— start of Data supplied —

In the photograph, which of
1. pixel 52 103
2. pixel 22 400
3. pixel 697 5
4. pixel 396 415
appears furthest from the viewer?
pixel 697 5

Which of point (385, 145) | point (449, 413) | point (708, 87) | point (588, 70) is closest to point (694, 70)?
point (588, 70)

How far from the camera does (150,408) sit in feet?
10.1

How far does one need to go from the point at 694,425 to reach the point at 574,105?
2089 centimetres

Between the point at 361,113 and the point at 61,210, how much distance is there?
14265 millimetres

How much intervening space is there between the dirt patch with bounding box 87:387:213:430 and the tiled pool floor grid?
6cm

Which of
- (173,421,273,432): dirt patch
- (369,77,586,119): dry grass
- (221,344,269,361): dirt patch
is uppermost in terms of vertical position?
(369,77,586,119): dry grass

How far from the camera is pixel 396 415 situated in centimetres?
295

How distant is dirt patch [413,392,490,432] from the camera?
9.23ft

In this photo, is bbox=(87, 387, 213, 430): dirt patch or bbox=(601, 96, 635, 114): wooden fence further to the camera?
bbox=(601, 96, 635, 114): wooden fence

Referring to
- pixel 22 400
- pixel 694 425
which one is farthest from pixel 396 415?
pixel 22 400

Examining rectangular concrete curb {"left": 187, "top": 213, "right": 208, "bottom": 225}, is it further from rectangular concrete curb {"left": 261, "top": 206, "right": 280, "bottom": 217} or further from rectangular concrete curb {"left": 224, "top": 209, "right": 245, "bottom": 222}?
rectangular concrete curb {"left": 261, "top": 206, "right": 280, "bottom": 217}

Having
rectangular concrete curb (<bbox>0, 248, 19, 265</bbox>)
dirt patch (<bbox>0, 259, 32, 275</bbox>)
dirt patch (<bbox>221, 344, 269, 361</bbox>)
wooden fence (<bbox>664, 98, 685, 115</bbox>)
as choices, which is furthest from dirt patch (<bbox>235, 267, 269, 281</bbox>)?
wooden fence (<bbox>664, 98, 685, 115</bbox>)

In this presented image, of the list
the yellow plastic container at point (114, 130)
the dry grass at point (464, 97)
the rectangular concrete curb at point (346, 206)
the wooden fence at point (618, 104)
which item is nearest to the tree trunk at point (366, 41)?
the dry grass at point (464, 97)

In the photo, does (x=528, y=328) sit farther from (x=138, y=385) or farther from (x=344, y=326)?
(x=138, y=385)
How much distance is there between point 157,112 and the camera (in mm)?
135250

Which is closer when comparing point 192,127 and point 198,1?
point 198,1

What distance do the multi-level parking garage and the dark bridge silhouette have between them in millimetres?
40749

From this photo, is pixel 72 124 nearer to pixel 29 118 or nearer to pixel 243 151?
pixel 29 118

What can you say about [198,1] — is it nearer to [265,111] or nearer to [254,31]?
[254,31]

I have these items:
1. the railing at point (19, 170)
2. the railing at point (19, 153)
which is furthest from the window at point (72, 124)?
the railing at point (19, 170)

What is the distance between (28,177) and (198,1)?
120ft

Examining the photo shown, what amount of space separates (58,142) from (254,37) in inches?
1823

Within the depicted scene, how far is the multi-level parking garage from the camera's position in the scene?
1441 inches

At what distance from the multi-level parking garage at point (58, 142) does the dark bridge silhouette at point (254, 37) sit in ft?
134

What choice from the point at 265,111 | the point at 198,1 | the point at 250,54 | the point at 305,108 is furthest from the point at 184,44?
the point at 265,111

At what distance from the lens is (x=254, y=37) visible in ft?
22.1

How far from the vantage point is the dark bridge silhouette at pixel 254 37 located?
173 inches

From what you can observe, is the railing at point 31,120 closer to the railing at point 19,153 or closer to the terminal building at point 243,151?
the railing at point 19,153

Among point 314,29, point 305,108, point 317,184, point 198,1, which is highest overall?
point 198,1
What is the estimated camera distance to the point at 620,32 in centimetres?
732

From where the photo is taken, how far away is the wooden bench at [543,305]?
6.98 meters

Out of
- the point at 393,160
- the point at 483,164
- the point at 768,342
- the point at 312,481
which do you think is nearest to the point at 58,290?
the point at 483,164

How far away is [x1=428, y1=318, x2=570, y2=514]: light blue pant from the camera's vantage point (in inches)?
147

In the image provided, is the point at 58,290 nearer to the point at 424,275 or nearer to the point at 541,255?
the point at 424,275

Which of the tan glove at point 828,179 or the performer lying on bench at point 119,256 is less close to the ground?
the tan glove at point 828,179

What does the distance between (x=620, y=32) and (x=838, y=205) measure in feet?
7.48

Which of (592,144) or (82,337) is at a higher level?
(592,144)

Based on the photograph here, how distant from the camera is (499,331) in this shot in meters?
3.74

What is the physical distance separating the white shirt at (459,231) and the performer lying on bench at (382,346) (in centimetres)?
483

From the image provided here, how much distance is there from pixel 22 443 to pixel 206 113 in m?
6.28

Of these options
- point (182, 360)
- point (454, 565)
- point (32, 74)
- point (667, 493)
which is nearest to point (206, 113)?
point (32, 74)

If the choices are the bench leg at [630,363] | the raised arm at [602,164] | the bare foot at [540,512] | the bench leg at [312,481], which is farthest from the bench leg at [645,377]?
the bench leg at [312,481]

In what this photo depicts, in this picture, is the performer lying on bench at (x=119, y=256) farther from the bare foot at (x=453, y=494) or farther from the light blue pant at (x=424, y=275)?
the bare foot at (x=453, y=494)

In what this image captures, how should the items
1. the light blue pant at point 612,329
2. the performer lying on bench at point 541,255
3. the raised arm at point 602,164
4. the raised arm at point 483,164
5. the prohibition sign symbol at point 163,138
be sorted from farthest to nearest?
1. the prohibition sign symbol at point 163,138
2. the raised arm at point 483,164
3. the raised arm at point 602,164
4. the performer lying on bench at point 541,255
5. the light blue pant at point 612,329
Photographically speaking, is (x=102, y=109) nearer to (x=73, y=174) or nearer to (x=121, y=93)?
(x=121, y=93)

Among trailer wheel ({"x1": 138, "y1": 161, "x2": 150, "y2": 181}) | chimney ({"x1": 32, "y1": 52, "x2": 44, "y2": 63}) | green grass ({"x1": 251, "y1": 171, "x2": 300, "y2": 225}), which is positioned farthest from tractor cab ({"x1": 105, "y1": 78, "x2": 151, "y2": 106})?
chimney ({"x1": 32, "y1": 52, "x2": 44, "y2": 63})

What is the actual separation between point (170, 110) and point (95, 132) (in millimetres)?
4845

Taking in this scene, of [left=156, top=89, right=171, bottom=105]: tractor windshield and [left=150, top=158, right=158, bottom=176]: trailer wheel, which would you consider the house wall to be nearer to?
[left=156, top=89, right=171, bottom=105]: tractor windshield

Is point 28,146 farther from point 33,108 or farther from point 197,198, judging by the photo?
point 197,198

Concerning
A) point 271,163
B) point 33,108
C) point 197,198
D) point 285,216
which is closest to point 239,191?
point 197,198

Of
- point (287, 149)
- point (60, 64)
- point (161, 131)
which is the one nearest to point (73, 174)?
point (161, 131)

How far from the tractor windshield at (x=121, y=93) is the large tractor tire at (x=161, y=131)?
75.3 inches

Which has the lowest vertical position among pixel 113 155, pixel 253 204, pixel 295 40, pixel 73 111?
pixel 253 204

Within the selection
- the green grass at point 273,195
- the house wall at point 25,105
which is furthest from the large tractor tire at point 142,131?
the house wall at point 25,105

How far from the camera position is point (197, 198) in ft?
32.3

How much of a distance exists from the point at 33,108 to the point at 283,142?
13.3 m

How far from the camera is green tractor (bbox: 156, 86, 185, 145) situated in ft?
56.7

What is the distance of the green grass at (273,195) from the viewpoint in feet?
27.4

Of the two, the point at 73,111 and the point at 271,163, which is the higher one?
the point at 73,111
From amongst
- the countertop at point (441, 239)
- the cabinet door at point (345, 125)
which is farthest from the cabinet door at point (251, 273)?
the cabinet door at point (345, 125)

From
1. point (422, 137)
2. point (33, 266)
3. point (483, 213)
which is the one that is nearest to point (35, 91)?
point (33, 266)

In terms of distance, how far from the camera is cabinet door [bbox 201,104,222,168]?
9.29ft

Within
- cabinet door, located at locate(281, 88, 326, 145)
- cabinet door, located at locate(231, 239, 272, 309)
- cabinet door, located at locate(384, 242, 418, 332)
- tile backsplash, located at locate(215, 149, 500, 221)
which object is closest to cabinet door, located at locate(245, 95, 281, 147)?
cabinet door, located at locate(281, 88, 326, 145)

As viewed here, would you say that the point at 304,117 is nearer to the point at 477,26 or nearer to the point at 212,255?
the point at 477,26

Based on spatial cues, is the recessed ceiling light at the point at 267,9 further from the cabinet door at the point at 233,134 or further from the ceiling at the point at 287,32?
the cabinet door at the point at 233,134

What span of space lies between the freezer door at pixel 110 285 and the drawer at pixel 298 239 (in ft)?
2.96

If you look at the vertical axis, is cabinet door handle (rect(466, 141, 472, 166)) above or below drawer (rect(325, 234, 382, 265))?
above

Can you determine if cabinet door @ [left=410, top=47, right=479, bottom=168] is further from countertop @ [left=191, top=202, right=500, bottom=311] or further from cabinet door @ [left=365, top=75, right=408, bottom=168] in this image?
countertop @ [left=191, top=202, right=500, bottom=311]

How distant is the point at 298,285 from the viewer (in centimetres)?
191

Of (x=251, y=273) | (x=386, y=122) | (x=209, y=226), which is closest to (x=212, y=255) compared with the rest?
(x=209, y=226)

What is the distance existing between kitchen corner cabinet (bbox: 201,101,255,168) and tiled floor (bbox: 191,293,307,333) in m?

— end of Data supplied —

## Exercise goal
Reproduce the records word for word, from their first line up to and including the line with "14265 millimetres".

## Output of the exercise
In the photograph, which of
1. pixel 52 103
2. pixel 22 400
3. pixel 697 5
4. pixel 396 415
appears furthest from the viewer?
pixel 697 5

Which of point (385, 145) | point (449, 413) | point (708, 87) | point (588, 70) is closest to point (694, 70)?
point (588, 70)

How far from the camera does (150,408) sit in feet?
10.1

How far does one need to go from the point at 694,425 to reach the point at 574,105?
2089 centimetres

Between the point at 361,113 and the point at 61,210, how much distance is there?
14265 millimetres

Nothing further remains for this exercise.